### THINGS TO DO
A. Please edit the conflict deaths excerpt, beginning at the words that have "- I focus on" and stopping after "a good prior.", replacing "dragon kings" with "extreme outliers".
B. In one to three sentences, explain why the conflict deaths excerpt analyzes only the top 10 % of annual conflict deaths as a fraction of the global population.
C. List every year at which the conflict deaths excerpt sets a value for the ratio between the Conflict Catalog's and actual conflict deaths, giving the value for each.

### EXCERPT PROVIDED
>>>

The disadvantage of using Conflict Catalog’s data is that it “provides an incomplete record – particularly for the distant past and outside of Europe”. Nonetheless, I corrected for this preprocessing the data.
In addition, I fit Pareto distributions to increasingly rightmost sections of the tail distribution of the annual conflict deaths as a fraction of the global population.
- In each of my previous analyses and the one described above, the distributions are fitted to the same section of the right tail, so I wanted to understand the effect of fitting distributions to increasingly rightmost sections of the tail.
- I focus on Pareto distributions for simplicity, and because these are arguably the most commonly used to model tail risk.
- One could argue they have overly thin tails due the possibility of dragon kings, i.e. flatter sections of the right tail (in the unobserved domain), but I assume steep sections cannot be ruled out either.
- Consequently, I suppose Pareto distributions still offer a good prior.
Methods
Preprocessing
I assume OWID’s data underestimate the annual conflict deaths as a fraction of the global population due to Conflict Catalog’s data providing an incomplete record. Peter was kind enough to share his thoughts on how to adjust the data:
If I had to guess because there was a gun to my head [[1]], I would estimate the share [reported conflict deaths as a fraction of the actual conflict deaths] to be about .03 to .05 in 1400 and rising only slowly until the 1700s when it would start to rise more quickly going from about .1 to .2 or possibly .25. Then in the 1800s it would begin to rise rapidly, reaching .9 by 1900, and then in the 20th century rise up to 1.
Please note that this is not much better than a wild-assed guess [which is fine, says Vasco].
In agreement with the above, I suppose the ratio between the Conflict Catalog’s and actual conflict deaths is a piecewise linear function defined by the following values:
- In 1400, 4 % (= (0.03 + 0.05)/2).
- In 1700, 10 %.
- In 1800, 22.5 % (= (0.2 + 0.25)/2).
- In 1900, 90 %.
- In 2000, 100 %.
Peter also said I could determine the ratio as follows:
Alternatively, count the number of conflicts with fatality data for each decade and divide that by the number of conflicts for that decade.
I suspect this approach would be more noisy, so I went ahead with the function defined based on Peter’s guesses.
Fitting all types of distribution to the right tail
As in my previous analyses, I rely on fitter to find the distributions which best fit the top 10 % annual conflict deaths as a fraction of the global population. I only analysed the top 10 %, respecting 0.175 % to 0.630 % annual conflict deaths as a fraction of the global population, because I am interested in the right tail, which is the relevant part of the distribution to estimate the probability of human extinction.

<<<

### Spatial reasoning records
>>>

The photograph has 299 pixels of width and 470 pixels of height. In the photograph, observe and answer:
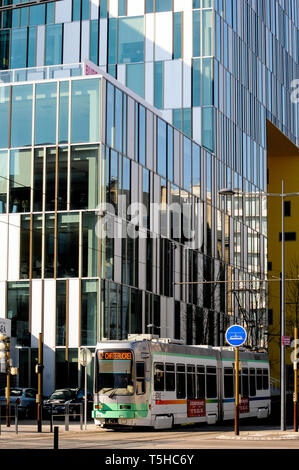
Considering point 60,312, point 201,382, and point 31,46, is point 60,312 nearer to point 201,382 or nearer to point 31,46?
→ point 201,382

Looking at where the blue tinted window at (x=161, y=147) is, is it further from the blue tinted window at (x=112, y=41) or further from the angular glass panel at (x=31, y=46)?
the angular glass panel at (x=31, y=46)

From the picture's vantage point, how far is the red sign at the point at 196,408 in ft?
121

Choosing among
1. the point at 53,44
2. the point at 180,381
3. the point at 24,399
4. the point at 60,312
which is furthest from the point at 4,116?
the point at 180,381

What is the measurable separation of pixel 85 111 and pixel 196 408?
18415 millimetres

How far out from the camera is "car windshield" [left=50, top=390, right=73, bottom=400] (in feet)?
146

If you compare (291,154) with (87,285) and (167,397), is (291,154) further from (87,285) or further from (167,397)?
(167,397)

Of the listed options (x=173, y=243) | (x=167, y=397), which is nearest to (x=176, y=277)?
(x=173, y=243)

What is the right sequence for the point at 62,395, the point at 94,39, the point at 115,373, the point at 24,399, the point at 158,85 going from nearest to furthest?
the point at 115,373 → the point at 24,399 → the point at 62,395 → the point at 158,85 → the point at 94,39

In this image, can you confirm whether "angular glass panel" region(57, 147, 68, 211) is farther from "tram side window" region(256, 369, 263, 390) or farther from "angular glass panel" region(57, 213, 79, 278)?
"tram side window" region(256, 369, 263, 390)

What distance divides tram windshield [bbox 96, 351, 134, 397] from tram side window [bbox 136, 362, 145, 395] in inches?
8.8

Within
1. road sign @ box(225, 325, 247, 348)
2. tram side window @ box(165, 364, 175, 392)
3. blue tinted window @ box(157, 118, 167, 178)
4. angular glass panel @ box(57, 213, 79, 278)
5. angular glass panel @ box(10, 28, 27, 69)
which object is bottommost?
tram side window @ box(165, 364, 175, 392)

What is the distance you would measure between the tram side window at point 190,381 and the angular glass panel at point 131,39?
113 feet

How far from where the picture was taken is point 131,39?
67.0m

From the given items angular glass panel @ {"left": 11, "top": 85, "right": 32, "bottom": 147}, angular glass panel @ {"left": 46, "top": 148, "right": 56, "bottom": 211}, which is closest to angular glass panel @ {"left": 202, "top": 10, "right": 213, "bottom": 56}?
angular glass panel @ {"left": 11, "top": 85, "right": 32, "bottom": 147}
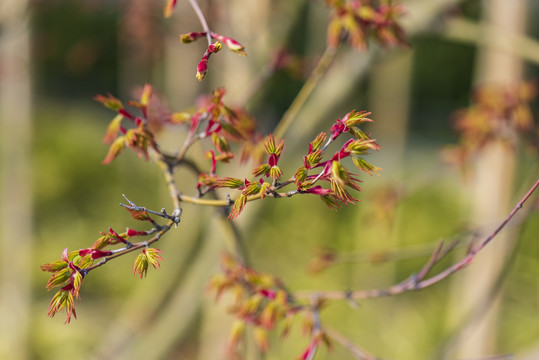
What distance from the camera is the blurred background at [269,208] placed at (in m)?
1.26

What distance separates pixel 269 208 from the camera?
4.29 meters

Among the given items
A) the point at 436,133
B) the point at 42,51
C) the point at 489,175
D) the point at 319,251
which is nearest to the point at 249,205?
the point at 319,251

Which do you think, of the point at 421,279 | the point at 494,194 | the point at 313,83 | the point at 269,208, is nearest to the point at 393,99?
the point at 269,208

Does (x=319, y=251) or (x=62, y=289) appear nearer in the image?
(x=62, y=289)

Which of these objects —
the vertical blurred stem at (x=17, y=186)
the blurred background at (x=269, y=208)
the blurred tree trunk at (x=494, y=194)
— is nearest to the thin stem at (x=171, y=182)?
the blurred background at (x=269, y=208)

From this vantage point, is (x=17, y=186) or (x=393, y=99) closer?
(x=17, y=186)

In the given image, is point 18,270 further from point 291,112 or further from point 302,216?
point 302,216

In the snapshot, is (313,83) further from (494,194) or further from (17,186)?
(17,186)

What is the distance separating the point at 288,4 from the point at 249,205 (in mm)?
562

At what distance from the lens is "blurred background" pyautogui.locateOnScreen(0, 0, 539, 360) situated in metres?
1.26

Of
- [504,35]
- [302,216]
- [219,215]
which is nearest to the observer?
[219,215]

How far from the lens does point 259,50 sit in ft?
4.68

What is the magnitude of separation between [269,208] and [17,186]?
2.33m

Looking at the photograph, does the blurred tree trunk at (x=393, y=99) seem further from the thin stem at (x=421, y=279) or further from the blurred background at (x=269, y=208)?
the thin stem at (x=421, y=279)
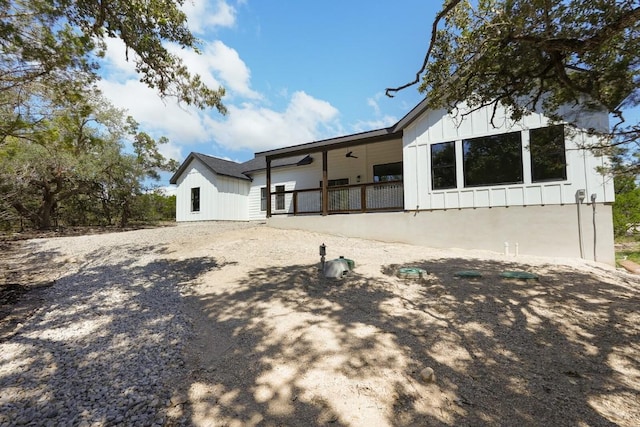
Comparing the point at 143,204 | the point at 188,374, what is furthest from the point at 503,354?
the point at 143,204

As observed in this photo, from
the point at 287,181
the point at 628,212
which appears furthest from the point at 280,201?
the point at 628,212

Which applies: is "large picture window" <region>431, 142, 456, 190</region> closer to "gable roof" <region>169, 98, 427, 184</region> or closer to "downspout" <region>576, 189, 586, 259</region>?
"gable roof" <region>169, 98, 427, 184</region>

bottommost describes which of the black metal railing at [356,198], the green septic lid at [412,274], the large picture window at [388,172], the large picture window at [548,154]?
the green septic lid at [412,274]

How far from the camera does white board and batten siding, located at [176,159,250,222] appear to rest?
1814 centimetres

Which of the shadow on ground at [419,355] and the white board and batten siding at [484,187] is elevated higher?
the white board and batten siding at [484,187]

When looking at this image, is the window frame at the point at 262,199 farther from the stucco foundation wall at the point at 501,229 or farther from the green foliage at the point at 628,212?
the green foliage at the point at 628,212

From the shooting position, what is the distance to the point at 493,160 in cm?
994

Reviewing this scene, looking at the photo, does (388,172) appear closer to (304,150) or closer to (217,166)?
(304,150)

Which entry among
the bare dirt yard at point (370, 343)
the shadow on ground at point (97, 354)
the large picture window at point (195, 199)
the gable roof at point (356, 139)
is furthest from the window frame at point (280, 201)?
the shadow on ground at point (97, 354)

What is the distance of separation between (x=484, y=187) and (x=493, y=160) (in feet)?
2.90

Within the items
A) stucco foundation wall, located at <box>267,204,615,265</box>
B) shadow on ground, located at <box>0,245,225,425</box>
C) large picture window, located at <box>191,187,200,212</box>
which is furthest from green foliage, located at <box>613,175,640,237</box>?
large picture window, located at <box>191,187,200,212</box>

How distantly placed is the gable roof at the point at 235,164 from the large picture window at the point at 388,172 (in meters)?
3.57

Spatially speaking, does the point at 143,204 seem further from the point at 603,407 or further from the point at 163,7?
the point at 603,407

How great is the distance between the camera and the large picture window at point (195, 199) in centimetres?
1917
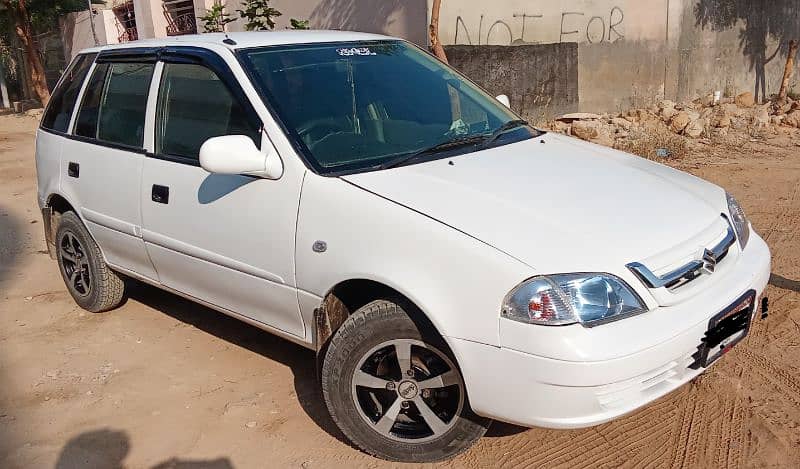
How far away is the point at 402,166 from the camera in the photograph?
3.26 metres

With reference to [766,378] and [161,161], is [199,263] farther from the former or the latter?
[766,378]

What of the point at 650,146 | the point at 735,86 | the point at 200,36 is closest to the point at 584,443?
the point at 200,36

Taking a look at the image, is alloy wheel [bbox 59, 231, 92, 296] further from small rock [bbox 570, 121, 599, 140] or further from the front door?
small rock [bbox 570, 121, 599, 140]

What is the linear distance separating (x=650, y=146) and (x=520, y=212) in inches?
273

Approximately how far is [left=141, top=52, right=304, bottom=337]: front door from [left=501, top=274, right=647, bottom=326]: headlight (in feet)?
3.68

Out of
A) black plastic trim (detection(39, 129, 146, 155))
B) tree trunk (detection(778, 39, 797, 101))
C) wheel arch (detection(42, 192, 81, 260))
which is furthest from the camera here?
tree trunk (detection(778, 39, 797, 101))

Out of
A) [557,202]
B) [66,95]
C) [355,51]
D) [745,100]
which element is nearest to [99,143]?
[66,95]

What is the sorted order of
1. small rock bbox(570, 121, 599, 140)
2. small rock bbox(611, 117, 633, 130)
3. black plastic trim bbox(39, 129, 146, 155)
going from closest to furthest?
black plastic trim bbox(39, 129, 146, 155), small rock bbox(570, 121, 599, 140), small rock bbox(611, 117, 633, 130)

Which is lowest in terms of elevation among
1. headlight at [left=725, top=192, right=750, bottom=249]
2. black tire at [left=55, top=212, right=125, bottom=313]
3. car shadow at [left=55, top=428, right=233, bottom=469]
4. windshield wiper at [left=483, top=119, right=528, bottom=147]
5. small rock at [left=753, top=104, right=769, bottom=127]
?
small rock at [left=753, top=104, right=769, bottom=127]

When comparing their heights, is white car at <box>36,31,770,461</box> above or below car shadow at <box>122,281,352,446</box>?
above

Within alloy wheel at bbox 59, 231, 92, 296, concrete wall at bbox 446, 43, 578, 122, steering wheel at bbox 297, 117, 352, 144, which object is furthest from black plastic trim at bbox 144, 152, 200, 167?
concrete wall at bbox 446, 43, 578, 122

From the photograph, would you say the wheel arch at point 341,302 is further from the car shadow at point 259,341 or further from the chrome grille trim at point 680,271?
the chrome grille trim at point 680,271

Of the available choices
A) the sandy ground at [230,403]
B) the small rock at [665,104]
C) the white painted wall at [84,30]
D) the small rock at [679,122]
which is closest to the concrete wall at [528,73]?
the small rock at [679,122]

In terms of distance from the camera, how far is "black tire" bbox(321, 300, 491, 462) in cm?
290
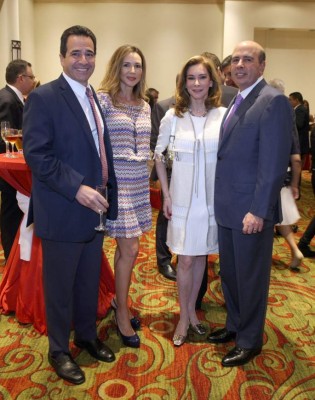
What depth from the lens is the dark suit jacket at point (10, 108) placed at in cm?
349

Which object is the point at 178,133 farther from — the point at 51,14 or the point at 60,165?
the point at 51,14

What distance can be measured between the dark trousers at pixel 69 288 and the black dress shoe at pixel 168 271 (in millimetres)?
1218

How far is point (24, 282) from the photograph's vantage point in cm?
274

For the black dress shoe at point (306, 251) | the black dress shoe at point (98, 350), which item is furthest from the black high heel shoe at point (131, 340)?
the black dress shoe at point (306, 251)

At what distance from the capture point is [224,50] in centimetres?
877

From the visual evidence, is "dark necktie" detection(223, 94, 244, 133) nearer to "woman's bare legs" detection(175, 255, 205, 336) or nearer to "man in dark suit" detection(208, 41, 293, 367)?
"man in dark suit" detection(208, 41, 293, 367)

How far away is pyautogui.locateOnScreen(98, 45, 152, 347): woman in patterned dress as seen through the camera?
2.29 m

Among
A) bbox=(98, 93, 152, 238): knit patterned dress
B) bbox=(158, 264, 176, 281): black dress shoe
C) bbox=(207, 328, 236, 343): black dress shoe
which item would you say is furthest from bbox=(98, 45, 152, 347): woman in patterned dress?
bbox=(158, 264, 176, 281): black dress shoe

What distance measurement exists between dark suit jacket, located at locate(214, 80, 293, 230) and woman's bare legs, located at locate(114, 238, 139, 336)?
55 centimetres

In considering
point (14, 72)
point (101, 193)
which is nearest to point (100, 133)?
point (101, 193)

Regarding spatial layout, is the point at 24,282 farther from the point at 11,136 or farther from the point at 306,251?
the point at 306,251

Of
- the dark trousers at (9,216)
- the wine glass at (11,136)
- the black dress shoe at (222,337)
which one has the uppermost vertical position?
the wine glass at (11,136)

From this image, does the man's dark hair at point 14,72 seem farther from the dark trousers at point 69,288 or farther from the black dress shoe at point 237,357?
the black dress shoe at point 237,357

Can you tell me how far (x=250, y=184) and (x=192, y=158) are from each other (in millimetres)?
391
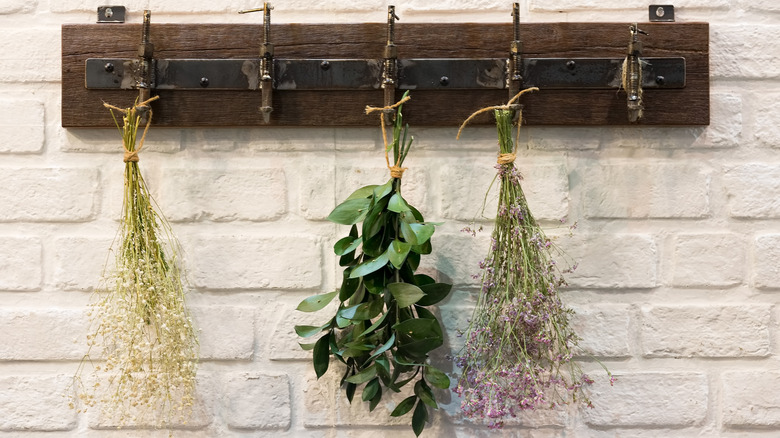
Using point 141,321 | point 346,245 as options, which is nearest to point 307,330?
point 346,245

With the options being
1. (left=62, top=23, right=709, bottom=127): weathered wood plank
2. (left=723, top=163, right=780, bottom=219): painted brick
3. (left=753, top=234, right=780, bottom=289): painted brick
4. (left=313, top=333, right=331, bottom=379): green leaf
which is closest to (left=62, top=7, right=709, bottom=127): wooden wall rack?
(left=62, top=23, right=709, bottom=127): weathered wood plank

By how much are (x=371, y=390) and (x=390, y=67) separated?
19.2 inches

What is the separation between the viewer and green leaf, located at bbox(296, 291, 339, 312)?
3.36 ft

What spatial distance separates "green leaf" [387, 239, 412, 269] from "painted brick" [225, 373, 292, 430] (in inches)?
12.1

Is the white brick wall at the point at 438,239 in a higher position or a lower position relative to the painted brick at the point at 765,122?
lower

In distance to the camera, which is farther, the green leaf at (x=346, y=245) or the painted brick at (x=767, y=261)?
the painted brick at (x=767, y=261)

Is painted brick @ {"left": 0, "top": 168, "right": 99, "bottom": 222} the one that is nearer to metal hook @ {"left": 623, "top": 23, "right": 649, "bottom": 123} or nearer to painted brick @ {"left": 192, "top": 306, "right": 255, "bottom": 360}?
painted brick @ {"left": 192, "top": 306, "right": 255, "bottom": 360}

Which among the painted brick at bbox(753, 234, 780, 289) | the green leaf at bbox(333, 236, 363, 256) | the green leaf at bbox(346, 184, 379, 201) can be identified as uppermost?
the green leaf at bbox(346, 184, 379, 201)

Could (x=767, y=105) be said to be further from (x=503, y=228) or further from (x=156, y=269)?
(x=156, y=269)

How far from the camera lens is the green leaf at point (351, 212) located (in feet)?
3.28

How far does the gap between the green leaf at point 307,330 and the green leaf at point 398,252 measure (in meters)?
0.16

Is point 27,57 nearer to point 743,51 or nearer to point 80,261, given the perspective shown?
point 80,261

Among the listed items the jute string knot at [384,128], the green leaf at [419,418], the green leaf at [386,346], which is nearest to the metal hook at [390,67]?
the jute string knot at [384,128]

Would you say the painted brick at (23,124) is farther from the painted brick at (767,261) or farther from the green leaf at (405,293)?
the painted brick at (767,261)
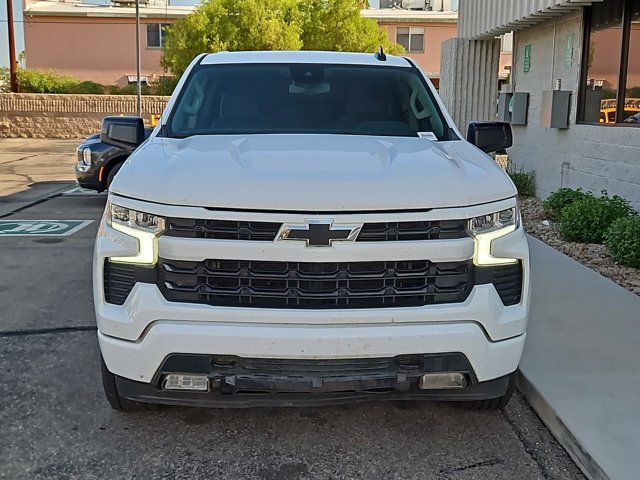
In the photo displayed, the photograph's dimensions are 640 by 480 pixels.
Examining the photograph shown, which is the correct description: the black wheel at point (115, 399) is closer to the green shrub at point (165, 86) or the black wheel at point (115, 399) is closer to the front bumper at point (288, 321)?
the front bumper at point (288, 321)

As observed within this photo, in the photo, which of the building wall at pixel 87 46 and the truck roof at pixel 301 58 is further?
the building wall at pixel 87 46

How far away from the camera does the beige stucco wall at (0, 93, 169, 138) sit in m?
28.3

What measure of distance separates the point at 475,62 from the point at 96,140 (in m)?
7.37

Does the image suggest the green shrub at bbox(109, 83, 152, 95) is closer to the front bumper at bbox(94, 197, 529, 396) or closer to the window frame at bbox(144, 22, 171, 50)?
the window frame at bbox(144, 22, 171, 50)

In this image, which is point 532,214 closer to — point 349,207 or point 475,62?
point 475,62

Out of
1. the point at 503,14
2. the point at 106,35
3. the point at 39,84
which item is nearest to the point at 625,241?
the point at 503,14

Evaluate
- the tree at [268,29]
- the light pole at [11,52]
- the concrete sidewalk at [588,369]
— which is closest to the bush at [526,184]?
the concrete sidewalk at [588,369]

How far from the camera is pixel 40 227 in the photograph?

<<<

### ANSWERS TO THE EXERCISES
A.
- I focus on Pareto distributions for simplicity, and because these are arguably the most commonly used to model tail risk.
- One could argue they have overly thin tails due the possibility of extreme outliers, i.e. flatter sections of the right tail (in the unobserved domain), but I assume steep sections cannot be ruled out either.
- Consequently, I suppose Pareto distributions still offer a good prior.

B. The author is interested in the right tail, which is the relevant part of the distribution for estimating the probability of human extinction.

C.
- 1400: 4 %
- 1700: 10 %
- 1800: 22.5 %
- 1900: 90 %
- 2000: 100 %